Friday, October 17, 2008

To Every Season...

Here's the problem: I want to be brilliant at everything I do. Not just competent, but brilliant. When I was younger, I not only believed this was possible, I believed that everything I did actually was brilliant. Ah, for those halcyon days of self delusion.

As I grow older, I've come to accept that mere competence at an array of things isn't all that bad. But I also realize that had I really focused on one thing, I might have been brilliant. For me, parts of different things come really easily to me. For instance, with singing I open my mouth and a sound comes out. I've been told by enough random people that I have a good voice to trust that. And when I was in high school, the chorus director brought in some musical specialist who ran me through a bunch of vocal tests and I was deemed "promising." I was strongly, STRONGLY encouraged to pursue a career in opera.

The problem was I couldn't read music. Still can't, really. I've made stabs at trying to learn, but the minute I hit a key change, I'm done. A "B" is a "B," unless all the way over there on the left of the page there are some symbols. And then you have to count, you can't just "sing along to the piano." So, when I have to sing something, I just have to listen to it and figure out my own formula. I get there somehow, but I have no idea how. That may be talent, but even when I was seventeen I knew that wasn't going to be enough to sustain a professional career in music. I may have had the intellect to learn how all those black dots on a page added up to a song, but I didn't have the patience to figure out how.

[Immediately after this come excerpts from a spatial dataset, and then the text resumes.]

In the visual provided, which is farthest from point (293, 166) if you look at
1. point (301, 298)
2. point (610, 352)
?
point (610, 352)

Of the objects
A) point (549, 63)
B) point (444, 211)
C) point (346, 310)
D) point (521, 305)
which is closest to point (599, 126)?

Acting was different. I actually went to school, got the degree, and then pursued it as a career. Acting is every bit as demanding as any other profession and requires every bit of discipline as any sport or art. And it was a discipline I understood, a commitment I could make. But because acting requires so much of a personal investment -- at the end of the day an actor only has himself to work with -- I had difficulty separating "professional" from "personal." For me there was no separation, and to be successful I think there has to be. Ultimately, I burned out on acting and it's the only artistic art form I've never been compelled to revisit. I know I'm a good actor, but I don't know how to be a professional actor.

Writing and photography are two art forms that I'm feeling different about. At both, I feel like I have some talent, but not as much as I might have had as a singer or actor. I don't have the passion for either that I had for performing on the stage and I think that might be a good thing. I feel like I can be a little more objective about my work. I don't take the flaws as personally. I recognize a learning curve, and I can live with it. But with that lack of passion come cycles of inspiration. As an actor or singer, even when I didn't feel like it I could get up on stage and give a credible performance. With writing and photography, when I'm not feeling it, I struggle mightily. At least with photography, I have come up with a formula or a routine and fall into that and come up with saleable products that aren't great works of art, but client pleasing. Writing isn't possible at all. If I'm not in the mood to write, then there's nothing going to happen. For the past few months I haven't been feeling the writing thing. This blog is clear evidence of that. But I have been feeling the photography thing, and I think I can see some marked improvement in that work. So, for the past few months I'd given myself permission to allow the writing to sit while I worked on photography.

But this week, as the leaves change, so have my passions, and I'm feeling a return to writing. I'm feeling a little fresher. I have one short story to complete for the collection and then it's time to go back with a critical eye and see what can be done about making the collection a solid, coherent piece. It's a little daunting, but exciting. As I feel the surge for writing, I'm feeling a waning in photography. I'm still interested in it, and I'm not going to give it up -- I do expect to make it a viable business at some point -- but it's time to let that field lie fallow while I cultivate other crops. I'm sort of expecting all of these things to be ready for harvest at about the same time.

My fear and dread in all of this is that because I have this wandering interest, the best I'm ever going to be able to hope for is competence in writing and/or photography. I won't be brilliant in either, but I have to come to terms with competence and can let that be enough. I think it just might be.